Anfepramona, femproporex, mazindol e sibutramina estão disponíveis no mercado brasileiro há décadas e seu uso por todo esse tempo acumulou comprovadas evidências clínicas de eficácia e segurança para os pacientes. Todos os outros medicamentos oferecidos atualmente para combater a obesidade em substituição aos citados acima foram desenvolvidos e testados para outras doenças e, de alguma forma, são considerados de efeito também sobre a obesidade, sem a devida comprovação científica e real eficácia.

As moléculas anfepramona, femproporex, mazindol e sibutramina são as únicas, até os dias de hoje, com indicação específica para a perda e controle de peso quando o tratamento por outras formas (dietas, exercícios etc.) não for suficiente.

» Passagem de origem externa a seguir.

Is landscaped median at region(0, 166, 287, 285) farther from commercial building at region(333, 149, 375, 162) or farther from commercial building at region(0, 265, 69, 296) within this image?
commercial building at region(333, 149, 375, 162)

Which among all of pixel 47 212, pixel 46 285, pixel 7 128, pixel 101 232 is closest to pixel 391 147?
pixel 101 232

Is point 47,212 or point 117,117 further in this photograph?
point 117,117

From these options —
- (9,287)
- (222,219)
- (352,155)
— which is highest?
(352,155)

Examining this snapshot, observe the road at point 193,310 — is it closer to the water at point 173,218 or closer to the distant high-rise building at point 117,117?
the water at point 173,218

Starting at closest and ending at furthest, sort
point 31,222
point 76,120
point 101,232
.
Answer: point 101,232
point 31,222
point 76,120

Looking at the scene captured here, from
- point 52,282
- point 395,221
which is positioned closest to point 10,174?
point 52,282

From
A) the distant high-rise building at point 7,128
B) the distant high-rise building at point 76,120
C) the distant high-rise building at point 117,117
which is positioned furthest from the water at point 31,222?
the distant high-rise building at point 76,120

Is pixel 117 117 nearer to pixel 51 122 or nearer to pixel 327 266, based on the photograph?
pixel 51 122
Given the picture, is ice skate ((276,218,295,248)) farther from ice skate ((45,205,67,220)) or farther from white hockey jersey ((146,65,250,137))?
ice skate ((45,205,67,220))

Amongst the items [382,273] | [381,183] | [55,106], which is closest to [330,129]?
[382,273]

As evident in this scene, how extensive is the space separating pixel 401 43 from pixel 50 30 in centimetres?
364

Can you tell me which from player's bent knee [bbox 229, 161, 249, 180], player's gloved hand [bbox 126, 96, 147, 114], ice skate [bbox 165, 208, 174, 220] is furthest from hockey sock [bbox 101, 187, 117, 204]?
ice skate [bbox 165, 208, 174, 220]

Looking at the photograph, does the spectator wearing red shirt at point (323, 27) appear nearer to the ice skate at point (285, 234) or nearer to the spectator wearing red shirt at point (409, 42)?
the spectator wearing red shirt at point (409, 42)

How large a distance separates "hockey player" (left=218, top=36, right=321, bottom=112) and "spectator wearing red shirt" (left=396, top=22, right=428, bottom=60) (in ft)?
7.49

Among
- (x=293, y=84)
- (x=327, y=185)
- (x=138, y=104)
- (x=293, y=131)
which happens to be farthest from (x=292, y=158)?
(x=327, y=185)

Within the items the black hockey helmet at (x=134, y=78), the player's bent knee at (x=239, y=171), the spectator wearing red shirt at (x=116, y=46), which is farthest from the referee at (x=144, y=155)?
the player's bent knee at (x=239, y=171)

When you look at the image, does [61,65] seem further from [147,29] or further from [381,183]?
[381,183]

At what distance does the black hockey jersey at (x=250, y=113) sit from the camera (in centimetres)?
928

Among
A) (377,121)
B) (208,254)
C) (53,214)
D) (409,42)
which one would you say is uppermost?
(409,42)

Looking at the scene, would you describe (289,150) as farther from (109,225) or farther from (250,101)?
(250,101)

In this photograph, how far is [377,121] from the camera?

Sua segurança é resultado das evidências geradas pelo histórico clínico de uso comprovado nas décadas de utilização no Brasil e no mundo, e das exigências de prescrição médica e controles da Anvisa e demais integrantes do Sistema de Vigilância Sanitária sobre a cadeia de fornecimento para que esses produtos somente cheguem ao consumidor por meio de empresas regulares sujeitas a fiscalizações, controles e auditorias, visando a segurança da oferta ao público. O infográfico abaixo dá uma visão simplificada e clara das etapas desse processo.
É importante ainda lembrar que, hoje em dia, medicamentos para toda natureza de problemas não podem ser oferecidos pela internet ou qualquer outro meio que não sejam Farmácias ou Drogarias mediante a apresentação e retenção de receita específica para produtos sob controle especial.
A ingestão de produtos sem origem segura e orientação médica pode causar sérios danos à saúde do usuário, muitas vezes irreversíveis.